Pumps are membrane proteins that use energy (ATP) to change shape and move substances across the membrane against their concentration gradient. This is crucial for accumulating ions or molecules inside or outside the cell even when their concentration is already high there.

Diagram illustrating active transport across a membrane using a pump protein and ATP

*(Image shows a membrane with a pump protein binding a substance, ATP hydrolysis providing energy, the protein changing shape to move the substance across the membrane against its gradient)*

Comparison Of Different Transport Processes

Here's a comparison of the key features of Diffusion, Facilitated Diffusion, and Active Transport:

Feature	Simple Diffusion	Facilitated Diffusion	Active Transport
Requires special membrane proteins	No	Yes	Yes (Pumps)
Highly selective	No	Yes	Yes
Transport Saturation	No	Yes	Yes
Uphill transport (against gradient)	No	No	Yes
Requires ATP energy	No	No	Yes
Effect of inhibitors	No (generally)	Yes	Yes
Direction of movement	Down gradient	Down gradient	Against gradient

Plant-Water Relations

Water is essential for all physiological activities of plants. It acts as a solvent, provides turgor pressure necessary for rigidity and growth, is a reactant in photosynthesis, and is the medium for transport of substances. Understanding how plants absorb, transport, and lose water is crucial.

Water Potential

Water moves from a region of higher water potential to a region of lower water potential. Water potential ($\Psi_w$) is a concept fundamental to understanding water movement. It is the potential energy of water per unit volume relative to pure water in reference conditions.

Key Concepts:

Pure water has the maximum water potential. By convention, the water potential of pure water at standard temperature and atmospheric pressure is taken as zero ($0 \: \text{bars}$ or $0 \: \text{Mega Pascals}$).
Adding solutes to pure water reduces its free energy and thus reduces its water potential. Solute potential is always negative.
Pressure applied to water increases its water potential.
Water potential is measured in pressure units, such as Pascals (Pa) or megapascals (MPa). $1 \: \text{bar} \approx 0.1 \: \text{MPa}$.

Components of Water Potential:

Water potential ($\Psi_w$) is influenced by two main factors:

Solute Potential ($\Psi_s$): This is due to the presence of dissolved solutes. Solute potential is always negative. The more solutes present, the more negative the solute potential. It is also called Osmotic Potential.
Pressure Potential ($\Psi_p$): This is the pressure exerted on water. It can be positive or negative.
- In a plant cell, the rigid cell wall exerts a pressure on the cell contents, which is a positive pressure potential (turgor pressure). Turgor pressure is responsible for the rigidity of the cell.
- Negative pressure potential (tension) occurs in the xylem vessels of plants during transpiration.

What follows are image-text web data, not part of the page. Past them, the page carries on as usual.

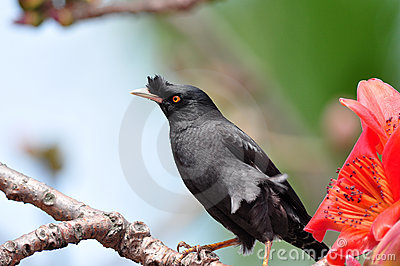 Crested Myna on Cotton tree
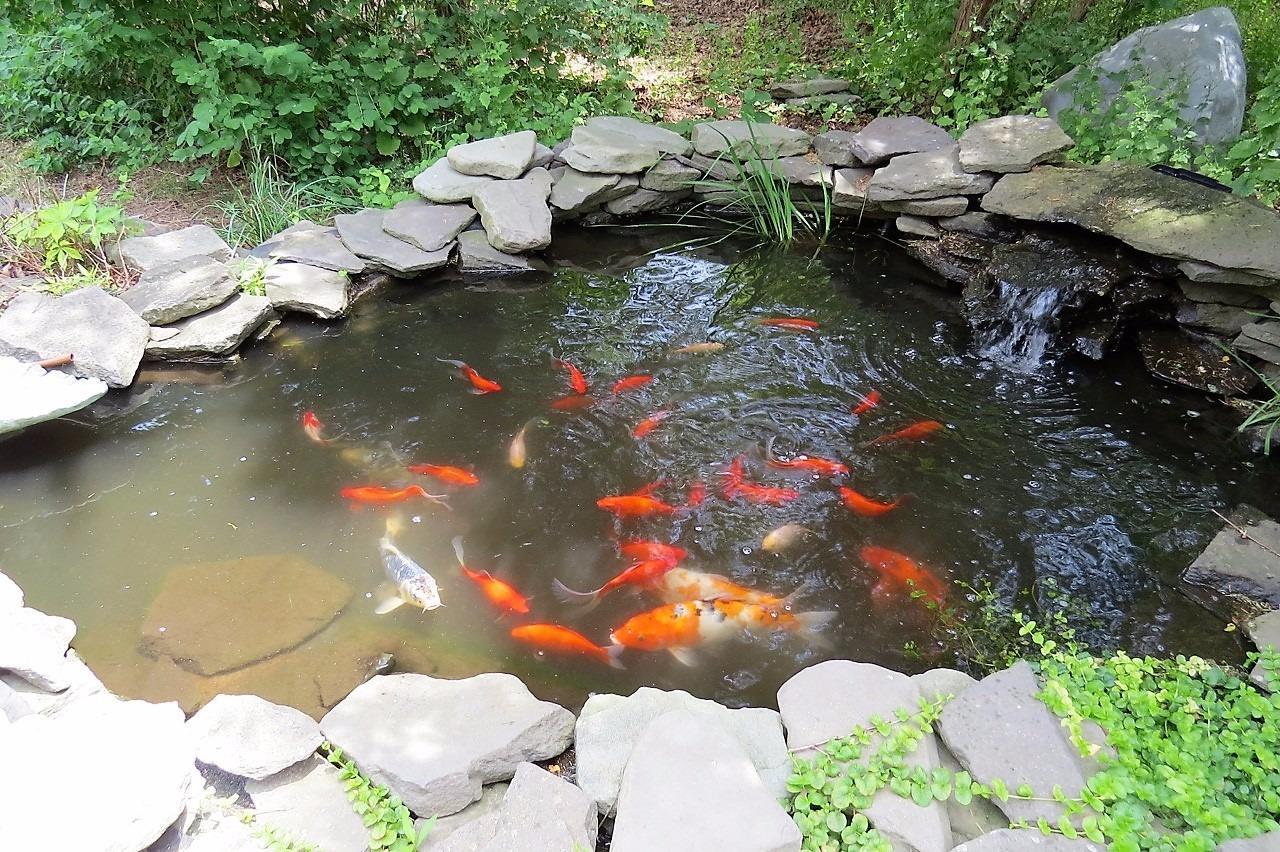 4 Rabbit Run Koi Pond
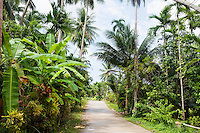 Unpaved road along trees; Koh Pha Ngan; Thailand
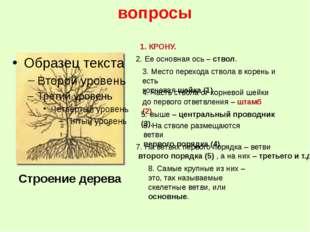 вопросы 8. Самые крупные из них – это, так называемые скелетные ветви, или ос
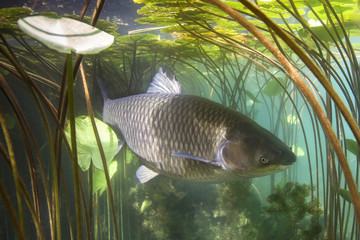 Freshwater fish grass carp (Ctenopharyngodon idella) in the beautiful clean pound. Underwater shot in the lake. Wild animal carp. Grasskarpfen in the nature habitat with nice backgroundand water lily.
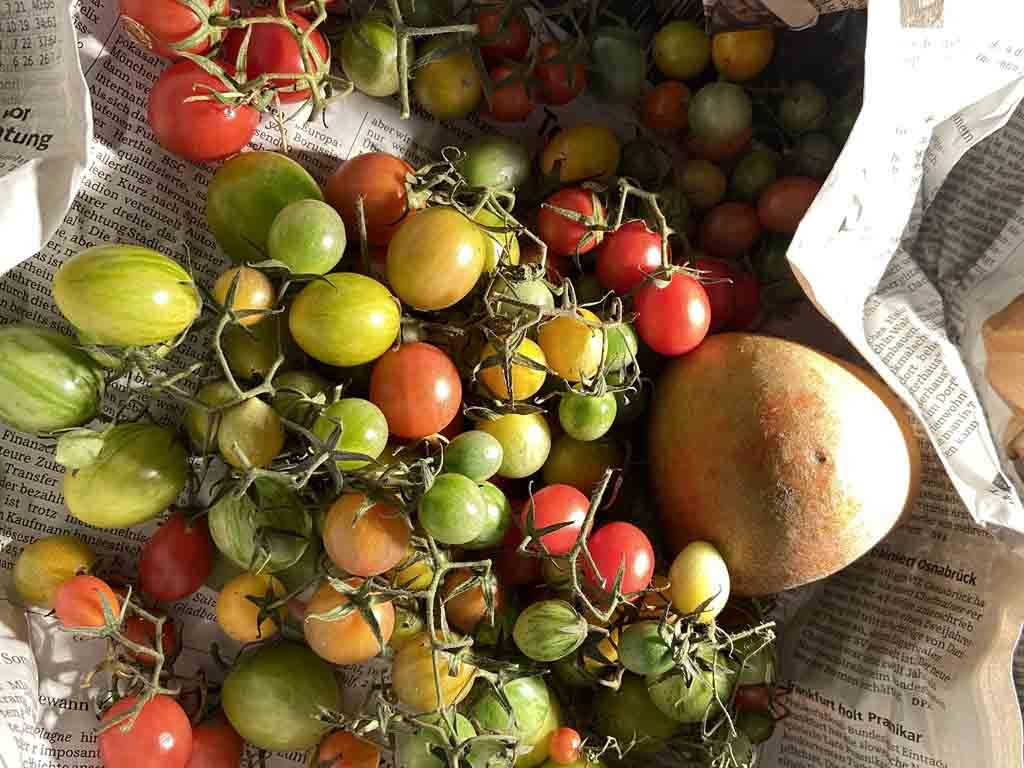 Tomaten reifen nach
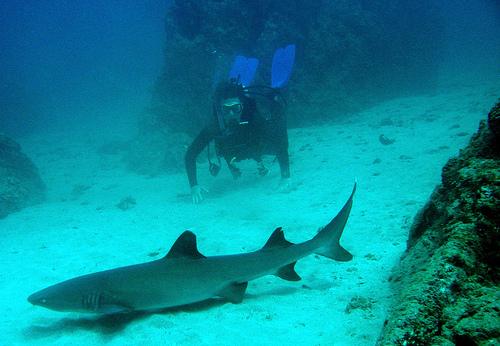 White tip shark Isla del Cano Costa Rica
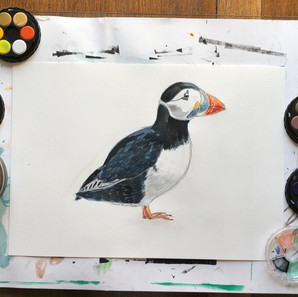 Watercolour Puffin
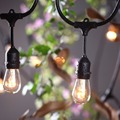 110V/220V E27 Lights Bulb String Lights for Garden Patio Globe Outdoor Indoor Lights String for Party Holiday UL CE Listed Blac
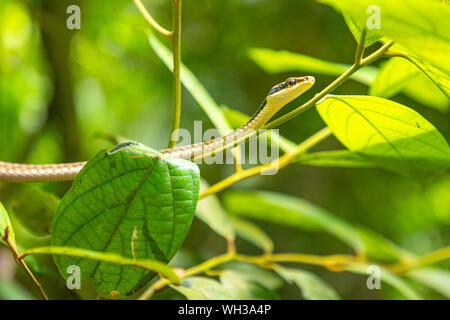 Green rainforest snake in Yanoda park next to Sanya, Hainan, China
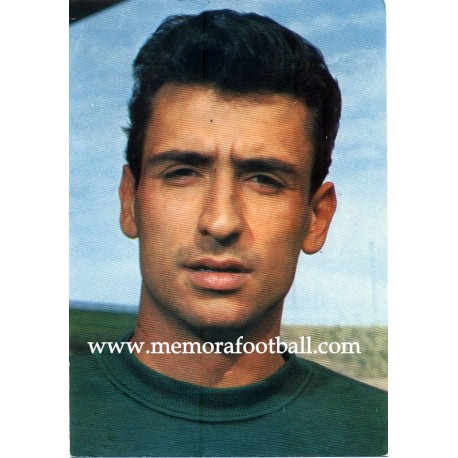 """JUNQUERA"" Real Madrid CF 1967 postcard"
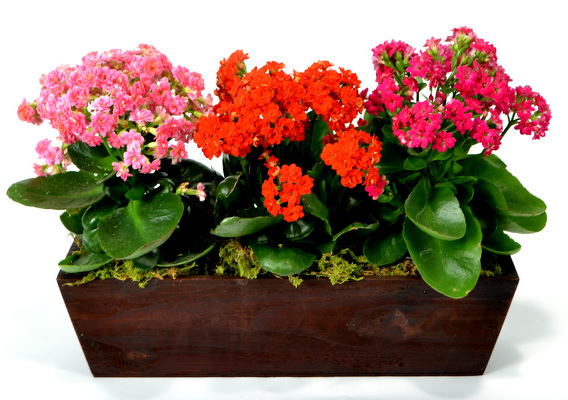 Kalanchoe Planter  from Mockingbird Florist in Dallas, TX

The relationship between water potential, solute potential, and pressure potential is given by the formula:

$ \Psi_w = \Psi_s + \Psi_p $

In a living plant cell, water potential is affected by both the solute concentration inside the cell and the pressure exerted by the cell wall.

Example 1. A plant cell has a solute potential of $-0.5 \: \text{MPa}$ and a pressure potential of $+0.3 \: \text{MPa}$. What is the water potential of the cell?

Answer:

Using the formula $\Psi_w = \Psi_s + \Psi_p$:

Given Solute Potential ($\Psi_s$) = $-0.5 \: \text{MPa}$

Given Pressure Potential ($\Psi_p$) = $+0.3 \: \text{MPa}$

Water potential ($\Psi_w$) = $-0.5 \: \text{MPa} + (+0.3 \: \text{MPa})$

$\Psi_w = -0.2 \: \text{MPa}$

The water potential of the cell is $-0.2 \: \text{MPa}$.

Osmosis

Osmosis is a special type of diffusion of water across a selectively permeable membrane from a region of higher water potential to a region of lower water potential.

Key Concepts:

Movement of water is driven by the difference in water potential.
The selectively permeable membrane allows the passage of water molecules but restricts the passage of solute molecules.
Osmotic Pressure: It is the pressure required to prevent water from diffusing into a solution across a semipermeable membrane. Osmotic pressure is a positive pressure. Osmotic pressure is numerically equal to the osmotic potential ($\Psi_s$), but with a positive sign. Higher the solute concentration, higher the osmotic pressure.
Osmotic potential ($\Psi_s$) is always negative. So, $\text{Osmotic Pressure} = - \Psi_s$.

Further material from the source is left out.